## Task
Every entry needs to be duplicated exactly.
*** Given data Section Begins ***
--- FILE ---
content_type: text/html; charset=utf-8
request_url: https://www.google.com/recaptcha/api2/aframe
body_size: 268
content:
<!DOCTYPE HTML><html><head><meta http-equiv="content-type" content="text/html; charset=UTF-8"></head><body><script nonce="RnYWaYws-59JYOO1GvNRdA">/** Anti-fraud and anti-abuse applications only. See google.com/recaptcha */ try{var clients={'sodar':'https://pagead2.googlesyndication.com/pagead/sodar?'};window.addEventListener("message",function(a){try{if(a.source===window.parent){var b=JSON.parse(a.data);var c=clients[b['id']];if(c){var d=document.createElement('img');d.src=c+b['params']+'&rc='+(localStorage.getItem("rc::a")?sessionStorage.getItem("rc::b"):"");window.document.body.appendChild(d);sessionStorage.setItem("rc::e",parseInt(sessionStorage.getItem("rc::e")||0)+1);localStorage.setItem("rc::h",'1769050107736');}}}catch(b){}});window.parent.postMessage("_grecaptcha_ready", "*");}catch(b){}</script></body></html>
*** Given data Section Ends ***
## Task answer
--- FILE ---
content_type: text/html; charset=utf-8
request_url: https://www.google.com/recaptcha/api2/aframe
body_size: 268
content:
<!DOCTYPE HTML><html><head><meta http-equiv="content-type" content="text/html; charset=UTF-8"></head><body><script nonce="RnYWaYws-59JYOO1GvNRdA">/** Anti-fraud and anti-abuse applications only. See google.com/recaptcha */ try{var clients={'sodar':'https://pagead2.googlesyndication.com/pagead/sodar?'};window.addEventListener("message",function(a){try{if(a.source===window.parent){var b=JSON.parse(a.data);var c=clients[b['id']];if(c){var d=document.createElement('img');d.src=c+b['params']+'&rc='+(localStorage.getItem("rc::a")?sessionStorage.getItem("rc::b"):"");window.document.body.appendChild(d);sessionStorage.setItem("rc::e",parseInt(sessionStorage.getItem("rc::e")||0)+1);localStorage.setItem("rc::h",'1769050107736');}}}catch(b){}});window.parent.postMessage("_grecaptcha_ready", "*");}catch(b){}</script></body></html>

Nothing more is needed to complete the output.